Larry Ellison ist scheinbar nicht zu stoppen: Aus einer Presseerklärung wurde nun bekannt, das der Datenbank-Gigant aus Amerika, Oracle, nun auch den finnischen Datenbankspezialisten und MySQL-Vertragspartner Innobase aufgekauft hat. Zu welchen Konditionen die Firma einverleibt wurde, ist allerdings nicht bekannt.

Oracle Firmengründer Larry Ellison will scheinbar mit aller Macht sein Imperium zur Nummer eins im Datenbank-Geschäft zusammenkaufen und alles begann eigentlich mit der "feindlichen Übernahme" des direkten Konkurrenten PeopleSoft Ende 2004. Obwohl sich die PeopleSoft-Aktionäre lange gegen eine Übernahme gewehrt hatten, schraubte Ellison seine Übernahme-Angebote so lange nach oben, bis dem Verwaltungsrat von PeopleSoft die "Argumente" ausgingen und Oracle sich damit zur NR. 2 nach SAP hoch kaufte.

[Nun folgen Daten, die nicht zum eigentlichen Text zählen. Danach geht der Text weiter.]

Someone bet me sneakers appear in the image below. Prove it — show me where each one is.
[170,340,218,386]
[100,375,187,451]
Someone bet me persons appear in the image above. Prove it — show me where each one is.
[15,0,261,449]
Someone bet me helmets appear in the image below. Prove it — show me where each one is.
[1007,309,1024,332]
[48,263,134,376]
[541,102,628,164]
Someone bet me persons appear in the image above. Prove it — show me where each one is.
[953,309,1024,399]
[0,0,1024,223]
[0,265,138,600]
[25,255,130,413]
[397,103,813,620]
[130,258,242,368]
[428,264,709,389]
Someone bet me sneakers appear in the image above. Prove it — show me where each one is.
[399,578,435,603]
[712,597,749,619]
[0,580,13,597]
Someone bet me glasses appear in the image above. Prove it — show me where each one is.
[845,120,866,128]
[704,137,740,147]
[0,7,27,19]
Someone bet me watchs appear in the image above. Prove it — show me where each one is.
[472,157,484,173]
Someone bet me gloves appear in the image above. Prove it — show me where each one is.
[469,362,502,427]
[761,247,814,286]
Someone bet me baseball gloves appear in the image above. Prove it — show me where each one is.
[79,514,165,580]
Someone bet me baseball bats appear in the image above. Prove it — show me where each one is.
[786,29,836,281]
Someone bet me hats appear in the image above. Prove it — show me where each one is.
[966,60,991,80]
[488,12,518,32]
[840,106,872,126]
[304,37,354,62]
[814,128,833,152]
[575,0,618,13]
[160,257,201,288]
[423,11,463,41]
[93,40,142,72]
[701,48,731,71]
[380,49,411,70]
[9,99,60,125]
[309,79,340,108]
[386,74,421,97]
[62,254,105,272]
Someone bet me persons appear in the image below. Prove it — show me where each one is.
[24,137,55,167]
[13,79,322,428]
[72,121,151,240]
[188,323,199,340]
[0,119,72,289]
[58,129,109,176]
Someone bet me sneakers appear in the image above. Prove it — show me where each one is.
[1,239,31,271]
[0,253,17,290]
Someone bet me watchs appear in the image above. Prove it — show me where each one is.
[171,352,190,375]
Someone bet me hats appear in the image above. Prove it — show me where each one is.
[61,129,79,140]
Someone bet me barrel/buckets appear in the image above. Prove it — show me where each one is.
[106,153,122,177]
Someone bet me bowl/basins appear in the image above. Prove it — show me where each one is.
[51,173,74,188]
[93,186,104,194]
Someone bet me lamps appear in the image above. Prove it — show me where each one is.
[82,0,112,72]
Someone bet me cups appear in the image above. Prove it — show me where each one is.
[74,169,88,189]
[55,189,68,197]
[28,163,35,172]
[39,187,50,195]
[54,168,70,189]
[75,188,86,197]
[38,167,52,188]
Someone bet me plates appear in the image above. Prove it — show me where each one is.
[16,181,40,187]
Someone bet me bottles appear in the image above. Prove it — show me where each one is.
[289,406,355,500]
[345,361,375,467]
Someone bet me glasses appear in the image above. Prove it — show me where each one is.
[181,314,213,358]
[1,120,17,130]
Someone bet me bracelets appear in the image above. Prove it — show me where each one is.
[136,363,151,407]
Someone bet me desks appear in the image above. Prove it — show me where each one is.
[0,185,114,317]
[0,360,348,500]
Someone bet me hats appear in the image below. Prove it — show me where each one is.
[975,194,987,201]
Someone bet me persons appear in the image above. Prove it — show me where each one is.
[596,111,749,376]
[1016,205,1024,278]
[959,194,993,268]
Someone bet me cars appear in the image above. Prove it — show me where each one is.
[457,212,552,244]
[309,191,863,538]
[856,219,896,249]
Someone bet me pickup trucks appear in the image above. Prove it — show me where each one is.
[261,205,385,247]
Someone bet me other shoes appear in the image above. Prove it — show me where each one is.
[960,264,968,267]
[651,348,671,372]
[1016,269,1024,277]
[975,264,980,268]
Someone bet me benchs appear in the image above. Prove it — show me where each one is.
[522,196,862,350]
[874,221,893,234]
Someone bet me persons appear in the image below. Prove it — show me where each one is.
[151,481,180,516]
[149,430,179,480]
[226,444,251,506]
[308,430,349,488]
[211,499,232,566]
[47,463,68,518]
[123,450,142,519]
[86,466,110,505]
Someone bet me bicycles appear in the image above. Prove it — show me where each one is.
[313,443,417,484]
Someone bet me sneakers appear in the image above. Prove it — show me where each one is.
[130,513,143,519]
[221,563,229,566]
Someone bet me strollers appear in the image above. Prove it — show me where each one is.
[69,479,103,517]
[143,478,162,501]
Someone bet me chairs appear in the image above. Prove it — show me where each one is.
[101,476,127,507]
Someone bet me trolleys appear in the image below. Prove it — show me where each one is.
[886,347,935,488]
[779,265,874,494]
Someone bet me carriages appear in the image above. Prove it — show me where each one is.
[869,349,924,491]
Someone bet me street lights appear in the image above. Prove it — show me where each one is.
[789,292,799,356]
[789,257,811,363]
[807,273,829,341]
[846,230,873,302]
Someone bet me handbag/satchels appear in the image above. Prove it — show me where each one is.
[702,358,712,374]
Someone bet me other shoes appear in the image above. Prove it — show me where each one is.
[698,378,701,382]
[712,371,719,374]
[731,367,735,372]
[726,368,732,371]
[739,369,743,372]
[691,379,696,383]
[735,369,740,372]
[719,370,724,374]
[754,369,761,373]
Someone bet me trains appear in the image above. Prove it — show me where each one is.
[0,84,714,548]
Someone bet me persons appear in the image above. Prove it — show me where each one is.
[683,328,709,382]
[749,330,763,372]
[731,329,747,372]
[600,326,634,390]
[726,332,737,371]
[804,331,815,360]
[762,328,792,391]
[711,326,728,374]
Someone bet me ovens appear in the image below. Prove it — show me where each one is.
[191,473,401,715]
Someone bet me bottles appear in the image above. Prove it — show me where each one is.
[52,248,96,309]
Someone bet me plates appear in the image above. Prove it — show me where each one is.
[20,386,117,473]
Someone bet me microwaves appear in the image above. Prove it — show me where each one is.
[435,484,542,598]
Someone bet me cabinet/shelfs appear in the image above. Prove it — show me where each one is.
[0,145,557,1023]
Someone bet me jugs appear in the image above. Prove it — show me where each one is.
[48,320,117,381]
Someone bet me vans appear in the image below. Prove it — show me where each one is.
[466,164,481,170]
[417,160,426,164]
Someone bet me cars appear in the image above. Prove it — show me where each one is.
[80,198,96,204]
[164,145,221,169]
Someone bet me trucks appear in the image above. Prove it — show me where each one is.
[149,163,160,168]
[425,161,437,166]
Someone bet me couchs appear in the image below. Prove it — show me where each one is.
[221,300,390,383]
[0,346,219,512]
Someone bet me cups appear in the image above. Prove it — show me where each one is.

Larry Ellison hat dabei immer seinen Erzrivalen SAP im Visier. Oracle hatte SAP gerade im Bieterstreit um PeopleSoft ausgeboten, als im März 2005 die nächste SAP-Attacke folgte: Hier hatte Oracle Kenntnis vom geplanten SAP-Kauf der Firma Retek erfahren, schon rasselte es wieder eine Kampfansage in Form eines höheren Gegenangebotes: Ursprünglich hatte SAP 8,50 Dollar für jedes Retek-Papier geboten. Wenige Tage nach der vom Management von Retek unterstützten SAP-Offerte, hatte Oracle mit einem Gegenangebot von neun Dollar je Aktie den Bieterwettstreit entfacht. Kaum hatte SAP sein auf elf Dollar je Retek-Aktie aufgestocktes Angebot bekannt gegeben, legte Oracle nach. Das Höchst- und endgültige Angebot lautet dann 11,25 Dollar und "Sieger" war wieder einmal Oracle.

Danach folgten mehrere freundliche Übernahmen kleinerer Programmschmieden mit speziellem Know-how: Oblix , ebenfalls im März dieses Jahres, TimesTen im Juni, i-flex im August und G-Log im September, dazwischen als größerer Brocken auch der CRM-Pionier Siebel. Als zunächst letzten Coup folgte nun Innobase. Innobase ist eng mit dem Hersteller der Open-Source-Datenbank MySQL verwoben. Erst durch eine Übereinkunft mit Innobase konnte MySQL die Storage Engine InnoDB in sein Datenbanksystem einbauen und dadurch mit sicheren Transaktionen die Grundlage für seine derzeitige Marktposition schaffen. Zwar ist InnoDB unter der GNU Public License veröffentlicht und steht seiner Anhängerschaft uneingeschränkt für weitere Entwicklungen offen, doch für den Vertrag zwischen Innobase und MySQL sind im kommenden Jahr Verlängerungsverhandlungen fällig und hier sehen Analysten den strategischen Grund für die Übernahme Innobase durch Oracle.